In the debate over labor unionization in the tech industry, all eyes have been on a small Alabama suburb since November, when workers at an Amazon warehouse first filed notice to hold an election to form the company’s first warehouse union through the Retail, Wholesale and Department Store Union. After months of campaigning from Amazon against the plan and President Joe Biden subtly tossing his support behind workers’ joining the union, organizers fell short in a 1,798-738 vote against unionizing, announced Friday.
In the Morning Consult/Politico survey, 47 percent of all voters said they had seen, read or heard “a lot” or “some” about Amazon workers’ vote against unionizing, drawing more attention than Amazon Chief Executive Jeff Bezos’ support for a hike in corporate tax rates to support Biden’s infrastructure plan (37 percent).
While RWDSU said it plans to challenge the vote count, the apparent loss strikes a blow to tech worker-led efforts to change how companies treat their employees. For instance, the National Labor Relations Board informed two former Amazon employees last week that Amazon illegally retaliated against them when they were fired after publicly pushing the company to re-assess its environmental policies and treatment of warehouse workers.
Yet, efforts to unionize in the industry have become flat-footed as companies like Amazon argue they’re already meeting workers’ needs with high minimum wages, strong benefits and flexible work plans.
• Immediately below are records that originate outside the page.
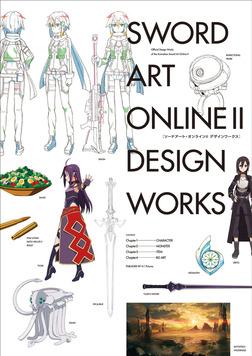 ソードアート・オンラインII Design Works-電子書籍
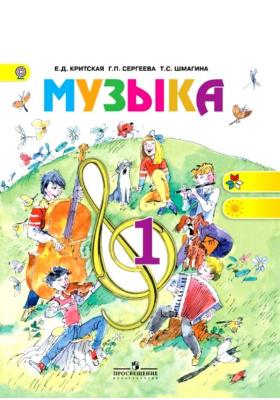 Музыка. 1 класс : Учебник для общеобразовательных учреждений. ФГОС. 5-е издание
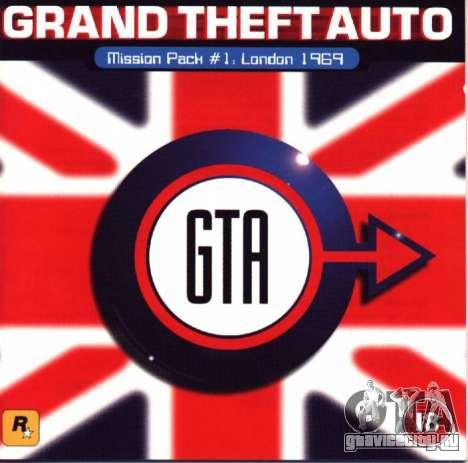 13 лет со дня выхода GTA London 1969 на PC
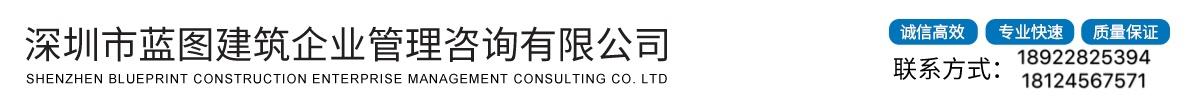 深圳市蓝图建筑企业管理咨询有限公司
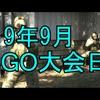 【CSGO大会日程】2019年9月版CSGO大会日程【日本/アジア】
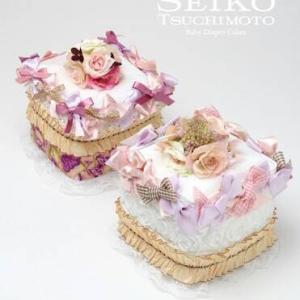ダイパーケーキ(おむつケーキ)体験講座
Amazon pays its workers at least $15 an hour, which many Democratic lawmakers have been saying should be the national standard.
But while support for unionizing dropped when the term “labor union” was included in the new polling question, majority support has barely budged since April 2020, when 56 percent said they supported labor unions and 77 percent said they backed workers’ right to collectively bargain.
A Gallup survey conducted annually before Labor Day showed that 65 percent of Americans supported labor unions in 2020, keeping in line with the 64 percent who said they supported them a year before.